▶ **Extracted entries**:
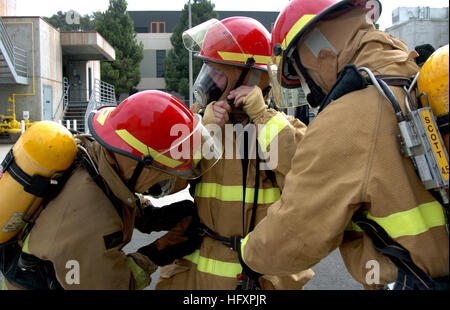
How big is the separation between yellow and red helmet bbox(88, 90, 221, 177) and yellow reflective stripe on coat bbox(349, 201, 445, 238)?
1.03 metres

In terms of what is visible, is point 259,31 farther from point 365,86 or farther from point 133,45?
point 133,45

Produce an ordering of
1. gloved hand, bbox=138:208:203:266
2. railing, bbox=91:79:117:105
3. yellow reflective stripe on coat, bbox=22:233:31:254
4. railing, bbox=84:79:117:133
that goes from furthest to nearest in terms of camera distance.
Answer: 1. railing, bbox=91:79:117:105
2. railing, bbox=84:79:117:133
3. gloved hand, bbox=138:208:203:266
4. yellow reflective stripe on coat, bbox=22:233:31:254

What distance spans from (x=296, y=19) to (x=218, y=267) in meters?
1.24

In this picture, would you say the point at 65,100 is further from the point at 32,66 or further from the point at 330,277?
the point at 330,277

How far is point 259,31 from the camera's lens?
2.23 metres

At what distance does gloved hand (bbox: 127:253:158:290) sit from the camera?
186 cm

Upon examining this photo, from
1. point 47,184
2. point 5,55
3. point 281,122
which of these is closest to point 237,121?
point 281,122

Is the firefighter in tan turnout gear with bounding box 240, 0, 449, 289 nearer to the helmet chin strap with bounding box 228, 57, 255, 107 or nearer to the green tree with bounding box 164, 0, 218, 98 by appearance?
the helmet chin strap with bounding box 228, 57, 255, 107

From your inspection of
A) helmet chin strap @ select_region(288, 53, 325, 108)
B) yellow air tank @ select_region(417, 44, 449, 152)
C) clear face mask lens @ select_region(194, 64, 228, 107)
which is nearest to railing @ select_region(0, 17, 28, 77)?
clear face mask lens @ select_region(194, 64, 228, 107)

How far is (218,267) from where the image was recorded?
6.17ft

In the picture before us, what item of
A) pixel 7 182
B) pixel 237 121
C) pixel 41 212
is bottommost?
pixel 41 212

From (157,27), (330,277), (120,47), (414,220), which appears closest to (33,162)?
(414,220)

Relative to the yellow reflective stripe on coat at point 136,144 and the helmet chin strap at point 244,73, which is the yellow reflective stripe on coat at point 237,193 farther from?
the helmet chin strap at point 244,73
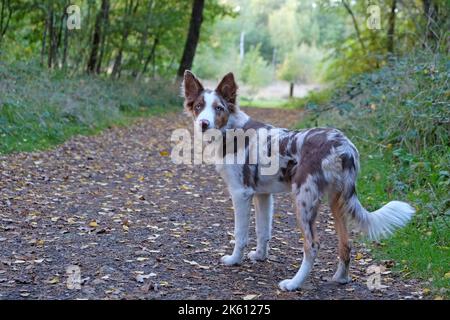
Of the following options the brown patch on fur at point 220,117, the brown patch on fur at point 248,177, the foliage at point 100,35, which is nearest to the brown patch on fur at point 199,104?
the brown patch on fur at point 220,117

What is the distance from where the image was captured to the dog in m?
4.95

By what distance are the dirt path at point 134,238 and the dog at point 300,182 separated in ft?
1.21

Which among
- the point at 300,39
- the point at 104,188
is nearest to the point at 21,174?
the point at 104,188

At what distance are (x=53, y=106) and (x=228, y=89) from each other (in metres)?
8.57

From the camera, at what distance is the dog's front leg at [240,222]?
18.1ft

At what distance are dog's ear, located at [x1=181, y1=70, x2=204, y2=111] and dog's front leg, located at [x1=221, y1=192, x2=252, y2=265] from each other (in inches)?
43.1

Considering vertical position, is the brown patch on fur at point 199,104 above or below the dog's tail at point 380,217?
above

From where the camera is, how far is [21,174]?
9.02 meters

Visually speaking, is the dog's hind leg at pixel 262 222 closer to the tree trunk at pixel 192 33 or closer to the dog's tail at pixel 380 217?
the dog's tail at pixel 380 217

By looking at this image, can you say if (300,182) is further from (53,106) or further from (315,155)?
(53,106)

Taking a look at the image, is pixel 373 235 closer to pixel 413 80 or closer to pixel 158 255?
pixel 158 255

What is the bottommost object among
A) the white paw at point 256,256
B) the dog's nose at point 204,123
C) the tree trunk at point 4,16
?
the white paw at point 256,256

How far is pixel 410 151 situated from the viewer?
9.00 m
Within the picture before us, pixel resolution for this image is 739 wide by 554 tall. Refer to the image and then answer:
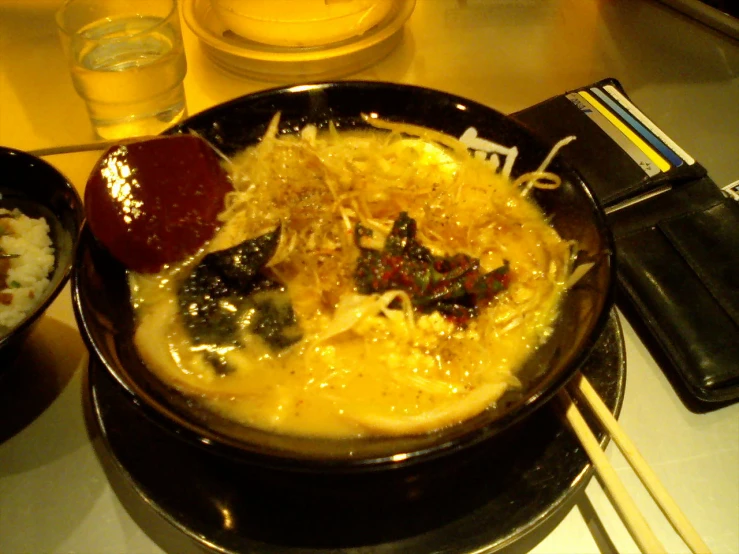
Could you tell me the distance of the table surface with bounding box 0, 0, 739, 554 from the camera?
125 centimetres

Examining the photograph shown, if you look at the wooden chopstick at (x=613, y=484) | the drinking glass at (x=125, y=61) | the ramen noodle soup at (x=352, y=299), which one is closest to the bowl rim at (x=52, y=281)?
the ramen noodle soup at (x=352, y=299)

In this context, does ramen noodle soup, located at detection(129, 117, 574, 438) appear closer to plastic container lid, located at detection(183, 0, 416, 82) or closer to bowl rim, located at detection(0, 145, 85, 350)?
bowl rim, located at detection(0, 145, 85, 350)

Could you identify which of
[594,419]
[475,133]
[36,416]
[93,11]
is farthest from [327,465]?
[93,11]

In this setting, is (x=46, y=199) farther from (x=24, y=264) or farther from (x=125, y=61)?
(x=125, y=61)

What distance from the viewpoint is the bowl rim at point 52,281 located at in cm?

▶ **Aim of the exercise**:
Give back, word for word, the lines from the line that contains "Taking a look" through the last line of the records, with no pictures and nothing else.

▶ **Solved exercise**:
Taking a look at the image, is pixel 373 235 closer to pixel 413 80 or closer to pixel 158 255?
pixel 158 255

What is the bottommost object among
A) the white paw at point 256,256
B) the dog's nose at point 204,123
C) the tree trunk at point 4,16
?
the white paw at point 256,256

How far is pixel 410 151 situated from the viewer?
9.00 m
Within the picture before us, pixel resolution for this image is 739 wide by 554 tall. Refer to the image and then answer:
Could you tell me the distance of the table surface with bounding box 0, 0, 739, 554 from the camera?
125 centimetres

Examining the photograph shown, if you look at the wooden chopstick at (x=613, y=484) | the drinking glass at (x=125, y=61) | the ramen noodle soup at (x=352, y=299), which one is closest to the bowl rim at (x=52, y=281)?
the ramen noodle soup at (x=352, y=299)

In this context, does ramen noodle soup, located at detection(129, 117, 574, 438) appear closer to plastic container lid, located at detection(183, 0, 416, 82) or closer to bowl rim, located at detection(0, 145, 85, 350)?
bowl rim, located at detection(0, 145, 85, 350)

Could you identify which of
[594,419]
[475,133]
[36,416]
[93,11]
is farthest from [327,465]?
[93,11]

In this setting, is (x=46, y=199) farther from (x=24, y=264) or farther from (x=125, y=61)?
(x=125, y=61)

What distance from the viewpoint is the bowl rim at point 52,281 located at in cm?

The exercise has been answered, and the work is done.